Его экспедиция шла от Ситы на Дурмин. Намечали будущие трассы лесовывозки. Самолетов не дали, одежда некачественная. Денег для расчета с рабочими центр тоже не слал. Дошли до Дурмина, а рассчитываться нечем. Народ, пока не встал Дурмин, начал расходиться, а им, трем начальникам секторов, не расплатившись с людьми, не уйти. Начальство отзывает, а они сидят, иначе скажут: обманщики. Люди, не дождавшись денег, разошлись, а они, трое, так и остались на Дурмине. Просидели тут ползимы. Веселили себя байками о том, как им на могилы поставят по добротному кедровому кресту, кедр, наверное, и архиереям не ставят, не то что безбожникам. Голыми рукам ровняли на реке лед: единственный шанс выбраться, если прилетит за ними какой-нибудь шалый самолет. Через два с лишним месяца действительно прилетел Р-5. Но он двухместный, а их трое, да еще летчик. Наутро они все-таки взлетели. Достоевского, самого тощего, запихали в фюзеляж, и он не видел, как пошла метель и дребезжавший Р-5 чуть было не врезался в сопку.
Перед войной Достоевский получил звание мастера по мотоспорту. Двадцать второго июня 1941 года он должен был судить гонки Пушкин — Павловск, утром вышел из дому с судейскими флажками. У Литейного — толпа под громкоговорителем. Он соскочил с трамвая, послушал и так, с флажками, пошел в военкомат. В Петергофе обучал новобранцев ездить на мотоцикле. Гоняли вокруг бронзового Самсона, и по мирной привычке им свистели сторожа в фуражках с околышками.
Осенью Достоевского ранило в ногу. Он бегал на костыле, но в санбат не шел. Смеялся: других ночью останавливают часовые, а его, хромого, узнают и так.
Через два месяца его все-таки отправили к врачам. Там решили: надо отрезать ногу, начинается гангрена. А он не дал. Санбатом командовал военврач по фамилии Рубитель. Достоевский сказал ему: «Не уподобляйтесь своей фамилии». Тот обиделся и ногу вылечил.

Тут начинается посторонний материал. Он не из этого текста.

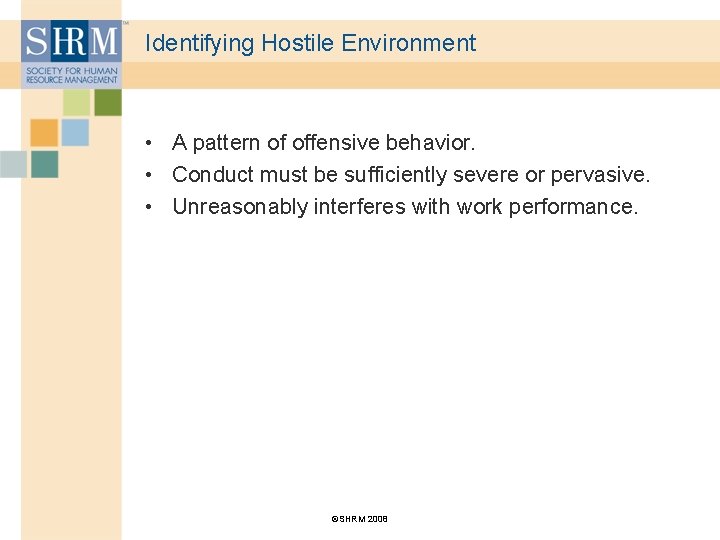 SHRM™
SOCIETY FOR HUMAN RESOURCE MANAGEMENT

Identifying Hostile Environment

• A pattern of offensive behavior.
• Conduct must be sufficiently severe or pervasive.
• Unreasonably interferes with work performance.

©SHRM 2008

Из санбата Достоевский сбежал. Выкрал свое обмундирование и сбежал. Стал ходить в ночные разведки. А сержант Гусаров, был у них такой, смеялся: «Удрал, слабак, от санбатовских баб».

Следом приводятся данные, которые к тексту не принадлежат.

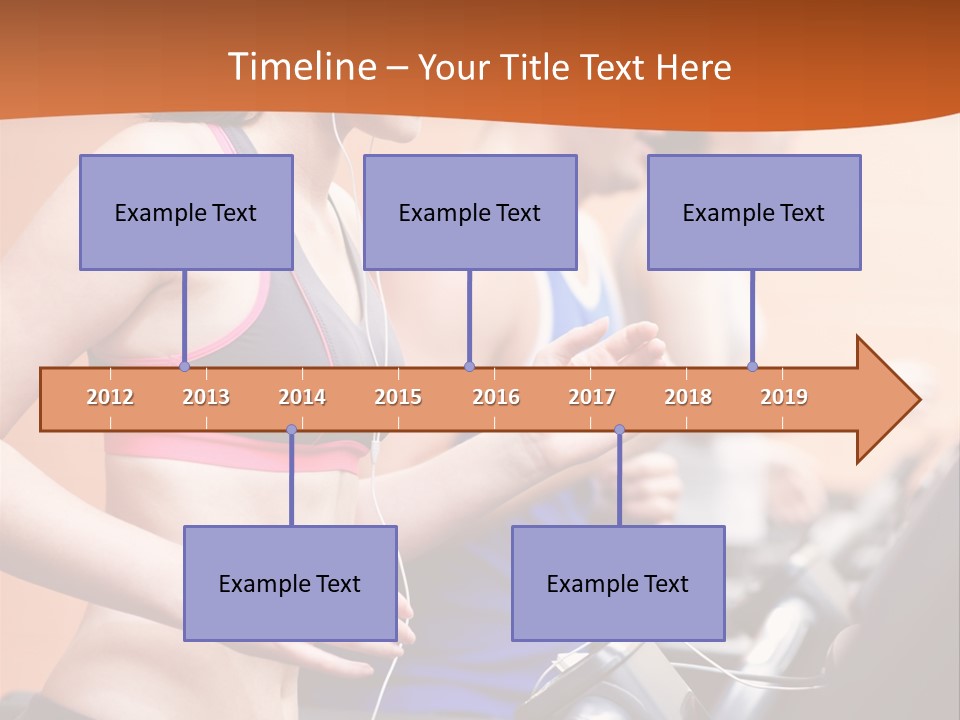 Timeline – Your Title Text Here

Example Text

Example Text

Example Text

2012 2013 2014 2015 2016 2017 2018 2019

Example Text

Example Text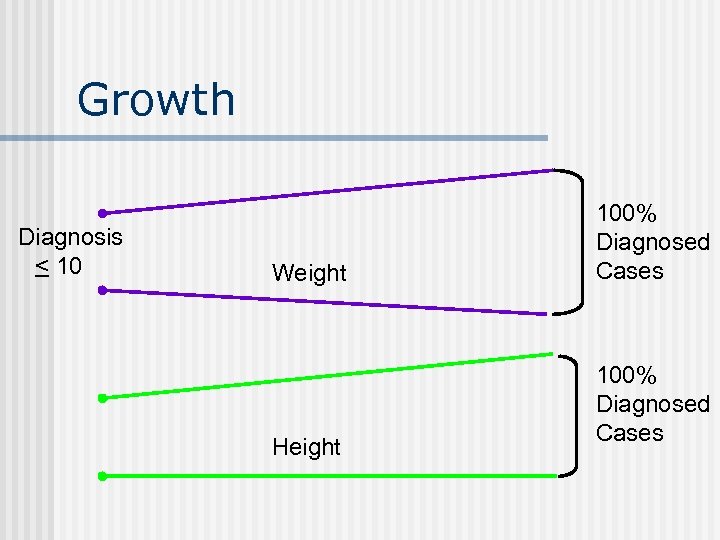 Growth

Diagnosis
$\leq$ 10

Weight

100%
Diagnosed
Cases

Height

100%
Diagnosed
Cases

Однажды Достоевский ударил Гусарова. Он притащил немецкую листовку, а в ней сказано, что еще писатель Достоевский засвидетельствовал психическую неполноценность русского народа. Андрей Федорович рассердился: «Глупость и подлость». А Гусаров: «Твой дед оклеветал Россию». Достоевский дал ему пощечину. И написал письмо в Москву: «Самое для меня ценное — личные вещи Федора Михайловича, сданные на хранение в Литературный музей, — с гордостью отдаю в дар сражающейся Родине».